Monday, April 6, 2015

Angel Sounds Therapy


I mentioned in a prior post that I use the free Angel Sounds app on my iPad to do the majority of my aural therapy.  I thought I'd share what it looks like and some of my observations and comments from using it a few months.

The first and last pictures above are screenshots of the settings within the Angel Sounds app and the middle picture is to give you a sample of the type of words that would appear in the test if the settings were those on the first screenshot above.   

I strongly encourage anyone who is doing therapy to write down the words you are getting wrong because there might be a pattern to them.  The last time I had a mapping appointment I took some of my chicken scratching, aka notes, with me and my audiologist asked if she could make copies for her records.  If I'd known she would want them, I would have written on something nicer than a notepad I got at a convention.  

When I do my therapy, I always start with the listening setting as quiet, to sort of warm up my brain before getting to the cafe setting.  When I first started therapy I usually got a 92% or higher.  I don't think that is a true reflection of how well I am hearing and understanding so I now cover up the  answers while I listen to see if I can understand what word is spoken without having choices to help me figure it out. 

After I finish my testing with a quiet setting I change the listening setting to cafe, keeping the module and difficulty settings the same.  When I do this test I don't cover up the words.  Understanding in the cafe setting can be frustrating enough I figure I need all the help I can get.

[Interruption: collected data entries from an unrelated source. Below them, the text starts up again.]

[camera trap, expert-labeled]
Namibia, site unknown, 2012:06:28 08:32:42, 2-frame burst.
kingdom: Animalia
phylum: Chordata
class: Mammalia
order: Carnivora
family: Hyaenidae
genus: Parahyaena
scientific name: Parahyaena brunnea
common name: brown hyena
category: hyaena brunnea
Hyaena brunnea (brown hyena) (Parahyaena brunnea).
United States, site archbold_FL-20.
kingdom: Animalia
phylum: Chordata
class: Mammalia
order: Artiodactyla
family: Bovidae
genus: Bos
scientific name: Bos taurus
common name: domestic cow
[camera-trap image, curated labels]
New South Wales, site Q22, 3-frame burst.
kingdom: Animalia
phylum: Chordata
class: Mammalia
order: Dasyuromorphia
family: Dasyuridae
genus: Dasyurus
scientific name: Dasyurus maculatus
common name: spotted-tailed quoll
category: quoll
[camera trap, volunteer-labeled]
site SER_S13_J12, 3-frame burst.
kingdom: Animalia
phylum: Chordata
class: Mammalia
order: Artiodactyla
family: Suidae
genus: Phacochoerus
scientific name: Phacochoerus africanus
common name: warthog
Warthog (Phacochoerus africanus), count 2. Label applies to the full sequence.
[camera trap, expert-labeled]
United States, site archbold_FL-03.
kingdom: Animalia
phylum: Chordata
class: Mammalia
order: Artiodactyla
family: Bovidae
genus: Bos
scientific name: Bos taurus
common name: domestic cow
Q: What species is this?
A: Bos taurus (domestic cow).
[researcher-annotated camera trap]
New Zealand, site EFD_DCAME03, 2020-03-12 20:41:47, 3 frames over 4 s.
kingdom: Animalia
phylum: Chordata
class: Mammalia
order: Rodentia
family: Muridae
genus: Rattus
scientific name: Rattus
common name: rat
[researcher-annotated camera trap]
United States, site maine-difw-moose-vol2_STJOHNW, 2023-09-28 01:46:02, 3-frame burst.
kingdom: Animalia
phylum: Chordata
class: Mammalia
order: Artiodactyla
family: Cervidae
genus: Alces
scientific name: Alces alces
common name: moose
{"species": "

Many times I can hear/understand a phonic clearly and then it's a matter of piecing together whether the consonants start or end with a hard sound, like a 't' or a soft sound, like 'f'.  I understand words that end in a 't' very well, but as you can imagine, an 'm' might sound like an 'n' to me.  Sometimes I can't figure out the logic in the way I hear things.  For instance, one time the word 'laugh' sounded like 'rag' to me and 'lobe' sounded like 'null'.  I can't explain why my brain thought those are the words it heard.

Some of the words in the tests are not common words, at least not to me.  'Shem' and 'fem' are a couple of examples.  It's hard to decipher what you are hearing when it's a word your brain isn't used to hearing on a routine basis.  When I had these words show up in last week's testing, I looked them up in my dictionary app to see if they exist. I was so certain they weren't words, but I was proven wrong.  According to Webster's dictionary, fem is an abbreviation and femme is a word, but Angel Sounds only uses 'fem'.  The use of obscure words is a small quirk, one I can easily overlook since the app is free.